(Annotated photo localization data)
_____

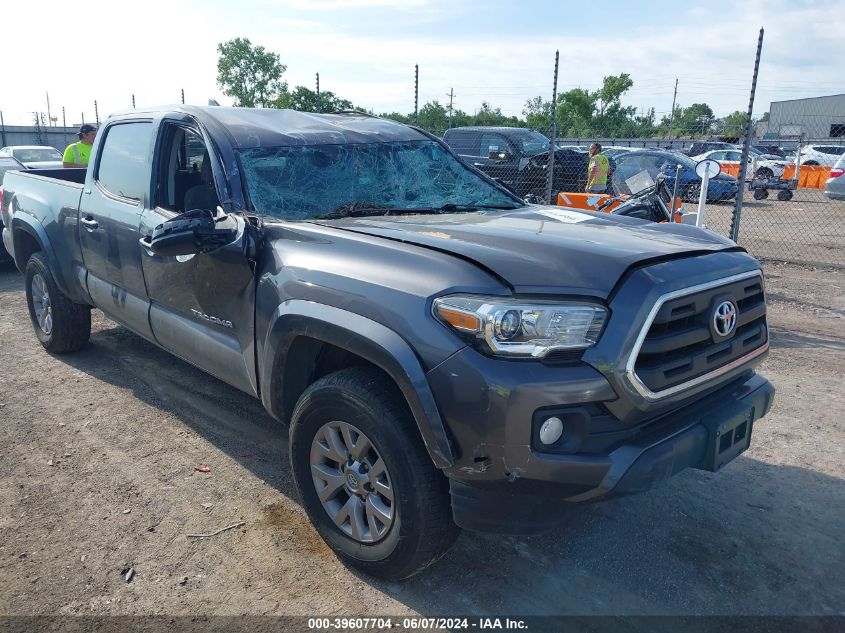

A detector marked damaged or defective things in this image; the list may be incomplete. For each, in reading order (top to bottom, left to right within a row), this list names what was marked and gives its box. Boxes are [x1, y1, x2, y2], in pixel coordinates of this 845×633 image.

shattered windshield [234, 138, 516, 220]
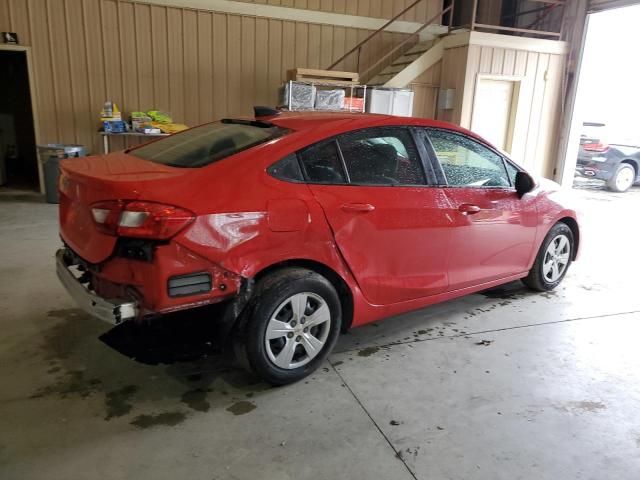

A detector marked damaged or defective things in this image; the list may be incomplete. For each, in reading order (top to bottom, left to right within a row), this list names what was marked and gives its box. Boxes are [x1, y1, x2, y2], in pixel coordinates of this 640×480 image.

damaged red car [58, 109, 580, 382]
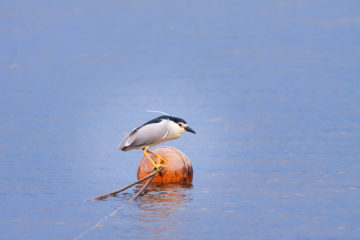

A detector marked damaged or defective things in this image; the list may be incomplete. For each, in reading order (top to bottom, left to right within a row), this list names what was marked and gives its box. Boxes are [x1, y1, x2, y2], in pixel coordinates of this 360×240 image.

rusty orange buoy [137, 146, 193, 184]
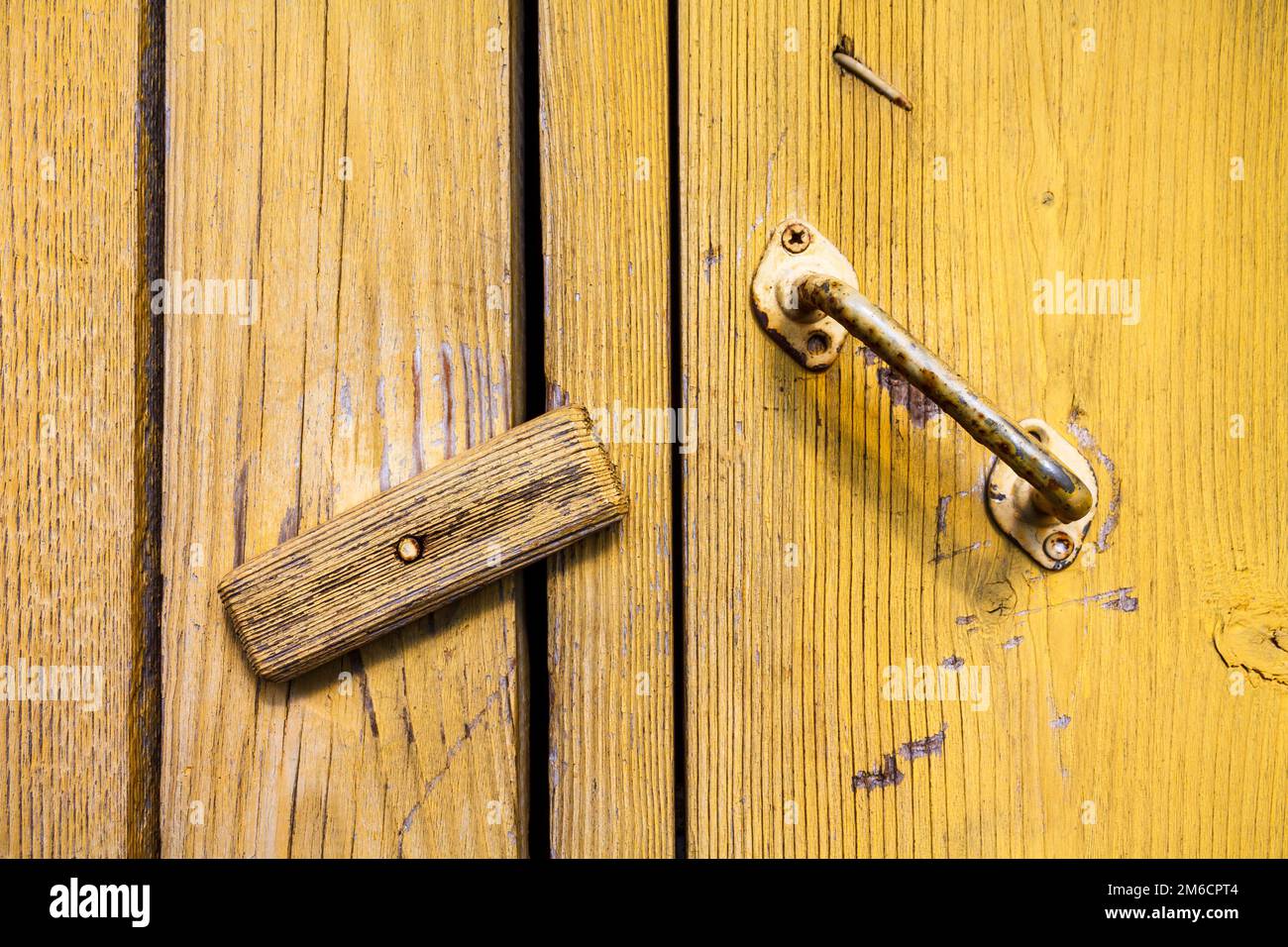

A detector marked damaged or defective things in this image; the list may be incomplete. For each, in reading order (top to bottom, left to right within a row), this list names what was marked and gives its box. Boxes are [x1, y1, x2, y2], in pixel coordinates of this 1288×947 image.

rusty screw [778, 221, 808, 252]
rusty nail [778, 221, 808, 252]
rusty metal door handle [752, 219, 1097, 569]
chipped yellow paint [161, 0, 522, 860]
chipped yellow paint [680, 0, 1282, 860]
rusty nail [396, 533, 422, 562]
rusty screw [396, 533, 422, 562]
rusty screw [1040, 533, 1071, 562]
rusty nail [1040, 533, 1071, 562]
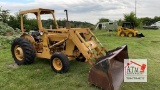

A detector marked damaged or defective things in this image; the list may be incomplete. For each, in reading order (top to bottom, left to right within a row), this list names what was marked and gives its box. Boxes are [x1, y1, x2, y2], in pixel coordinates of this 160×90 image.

rusty metal [88, 45, 128, 89]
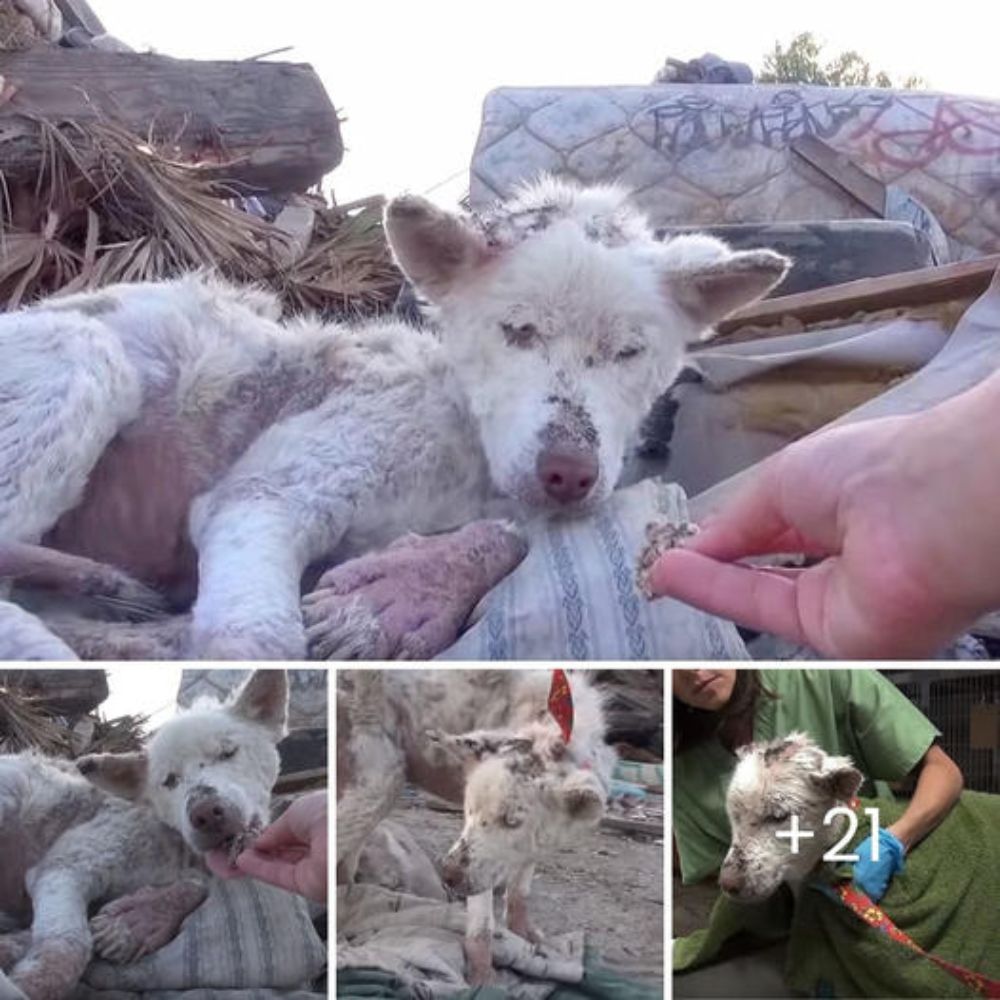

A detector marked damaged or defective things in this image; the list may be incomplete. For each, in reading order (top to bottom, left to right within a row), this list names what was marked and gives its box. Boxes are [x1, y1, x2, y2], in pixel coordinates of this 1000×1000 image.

broken wood beam [0, 47, 344, 192]
broken wood beam [712, 256, 1000, 338]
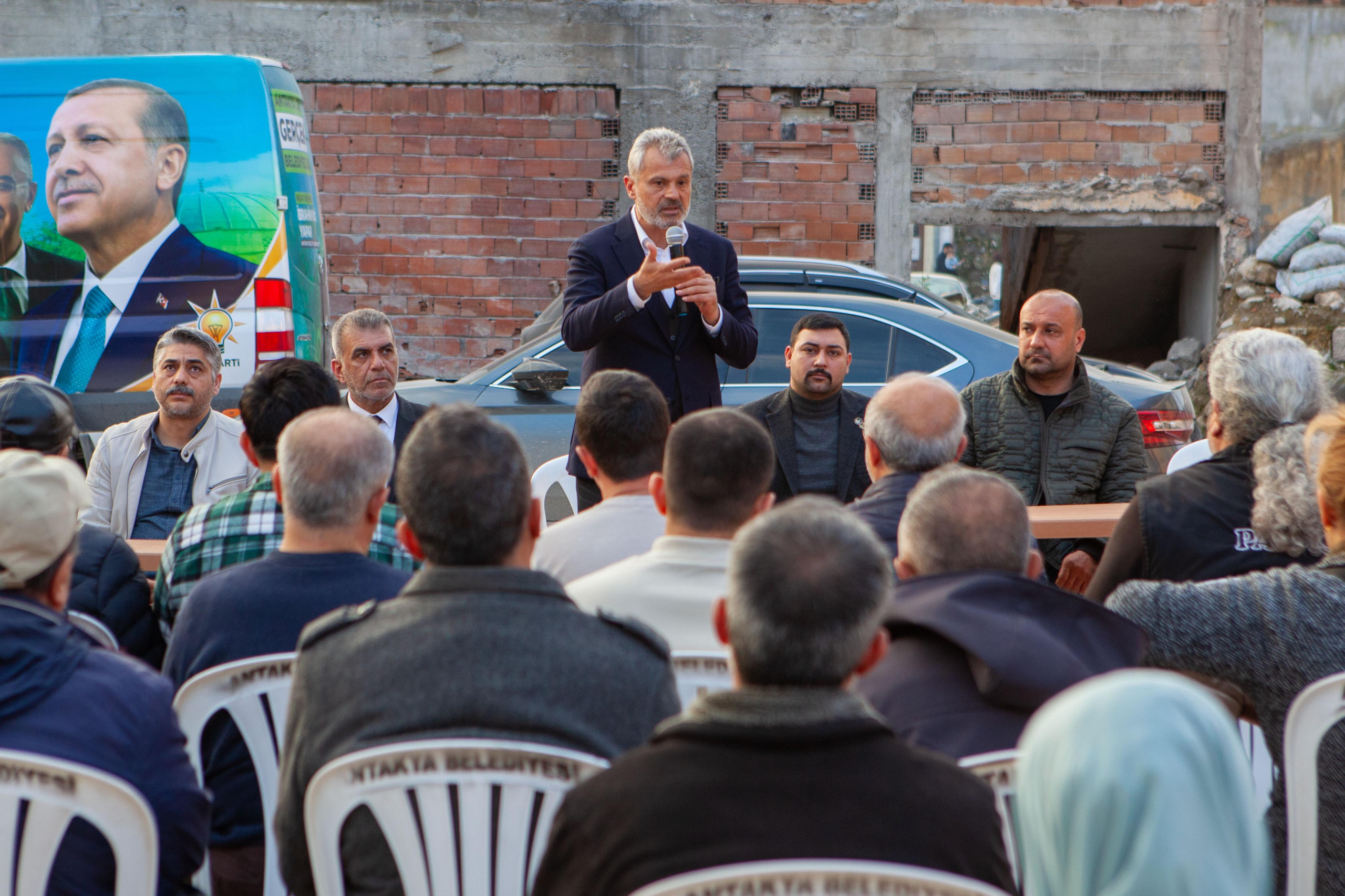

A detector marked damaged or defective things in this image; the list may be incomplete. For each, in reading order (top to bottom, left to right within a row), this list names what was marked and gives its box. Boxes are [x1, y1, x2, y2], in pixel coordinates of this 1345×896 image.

damaged building [0, 0, 1337, 374]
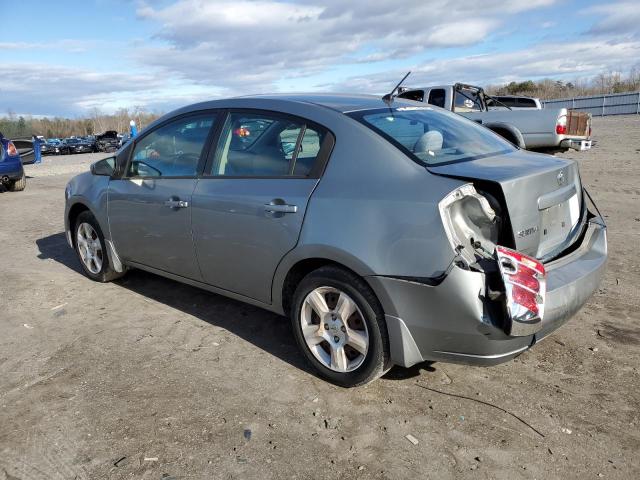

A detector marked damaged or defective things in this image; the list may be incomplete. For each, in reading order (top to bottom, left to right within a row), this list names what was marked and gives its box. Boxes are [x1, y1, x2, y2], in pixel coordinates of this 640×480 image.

damaged gray sedan [65, 94, 608, 386]
crumpled trunk lid [430, 151, 584, 260]
broken tail light [496, 246, 544, 336]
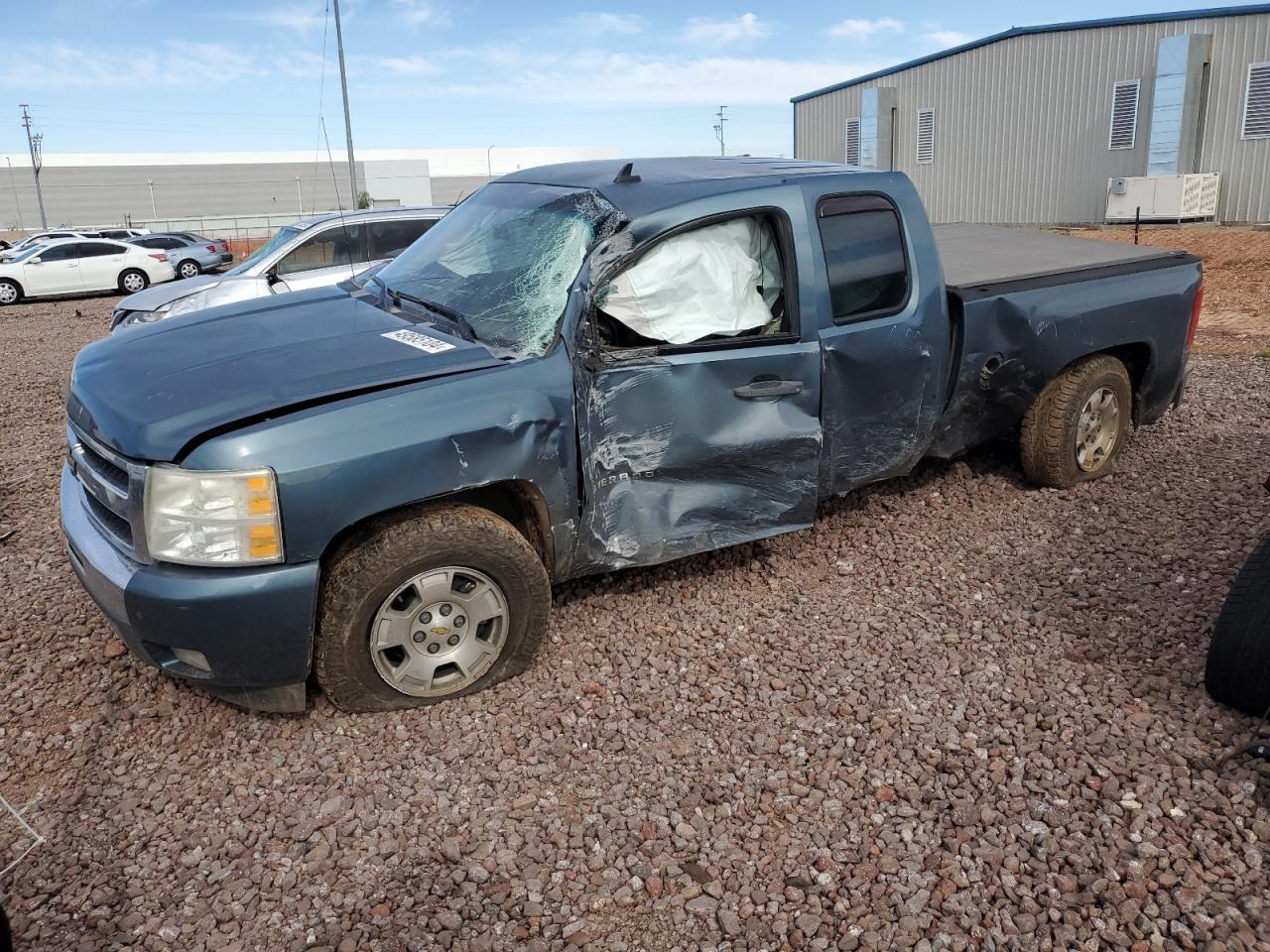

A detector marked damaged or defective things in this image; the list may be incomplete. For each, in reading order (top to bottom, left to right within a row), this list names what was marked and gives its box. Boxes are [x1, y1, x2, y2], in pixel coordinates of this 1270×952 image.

crumpled hood [112, 270, 226, 313]
crumpled hood [70, 282, 500, 460]
shattered windshield [375, 182, 623, 357]
wrecked blue pickup truck [62, 157, 1199, 710]
damaged roof [496, 157, 865, 218]
deployed airbag [599, 217, 778, 343]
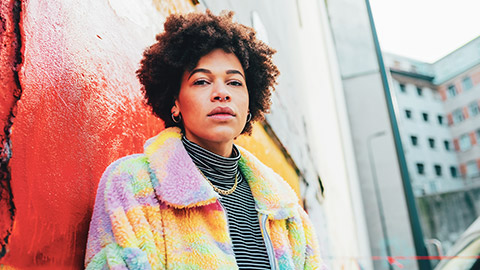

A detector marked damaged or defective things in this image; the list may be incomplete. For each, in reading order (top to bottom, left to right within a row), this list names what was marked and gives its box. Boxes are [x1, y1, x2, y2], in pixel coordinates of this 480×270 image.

peeling paint texture [0, 0, 195, 268]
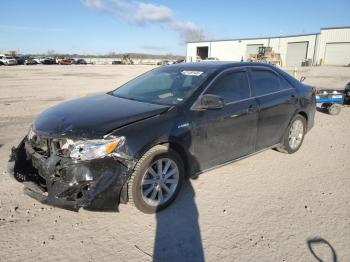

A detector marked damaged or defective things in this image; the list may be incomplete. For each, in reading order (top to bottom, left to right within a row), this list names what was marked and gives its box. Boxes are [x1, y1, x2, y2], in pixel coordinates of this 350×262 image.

damaged front bumper [7, 138, 131, 212]
front-end collision damage [7, 134, 137, 212]
broken headlight [67, 136, 125, 161]
crumpled hood [33, 93, 170, 138]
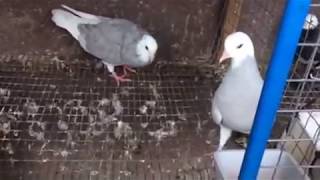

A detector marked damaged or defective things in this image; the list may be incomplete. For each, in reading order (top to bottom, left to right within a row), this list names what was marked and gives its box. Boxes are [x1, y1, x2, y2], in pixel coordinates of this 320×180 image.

rusty metal surface [0, 0, 224, 63]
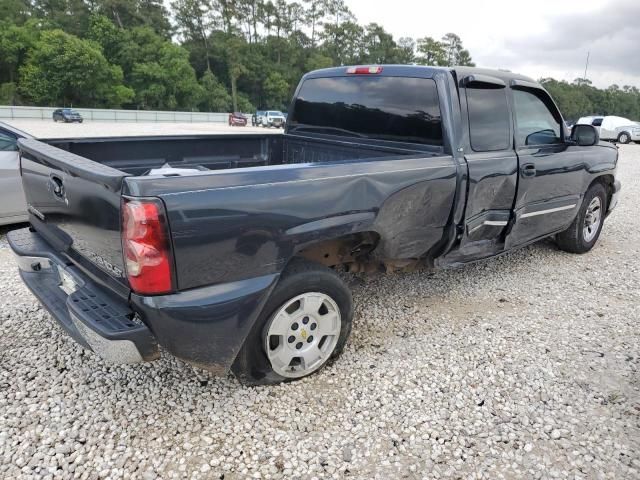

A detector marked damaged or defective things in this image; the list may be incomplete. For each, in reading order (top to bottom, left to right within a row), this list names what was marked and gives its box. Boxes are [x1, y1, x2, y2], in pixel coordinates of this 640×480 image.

damaged chevrolet silverado [8, 65, 620, 384]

_____

**WORK TASK**
Start with the line that holds "this 1270×952 image." and retype each line through the last one in the data, exactly and without pictures.

**ANSWER SECTION**
A detector marked damaged or defective things in this image; the list may be incomplete. For each, in reading order (top to bottom, left to right within a row), this list names what was marked and gives its box. Boxes are [x1, y1, x2, y2], in pixel coordinates of this 1270×952 image.

crumpled hood [112, 270, 226, 313]
crumpled hood [70, 282, 500, 460]
shattered windshield [375, 182, 623, 357]
wrecked blue pickup truck [62, 157, 1199, 710]
damaged roof [496, 157, 865, 218]
deployed airbag [599, 217, 778, 343]

A detector marked damaged or defective things in this image; the list may be incomplete. For each, in reading order (top to bottom, left to right within a row), this list names what was marked and gives its box. Boxes are [x1, y1, x2, y2], in pixel coordinates of this 480×270 image.

peeling paint texture [0, 0, 195, 268]

A detector marked damaged or defective things in this image; the list may be incomplete. For each, in reading order (top to bottom, left to right within a row), this list names what was marked and gives its box. Boxes are [x1, y1, x2, y2], in pixel coordinates of this 350×262 image.

damaged front bumper [7, 138, 131, 212]
front-end collision damage [7, 134, 137, 212]
broken headlight [67, 136, 125, 161]
crumpled hood [33, 93, 170, 138]

A detector marked damaged or defective things in this image; the list may be incomplete. For each, in reading order (top to bottom, left to right within a row), this list names what was marked and gives its box. Boxes are [x1, y1, x2, y2], in pixel coordinates of this 320×180 image.

rusty metal surface [0, 0, 224, 63]

A detector marked damaged or defective things in this image; the list may be incomplete. For each, in reading order (top to bottom, left to right within a row), this list names what was marked and gives its box. Boxes are [x1, y1, x2, y2], in pixel coordinates of this 640×480 image.

damaged chevrolet silverado [8, 65, 620, 384]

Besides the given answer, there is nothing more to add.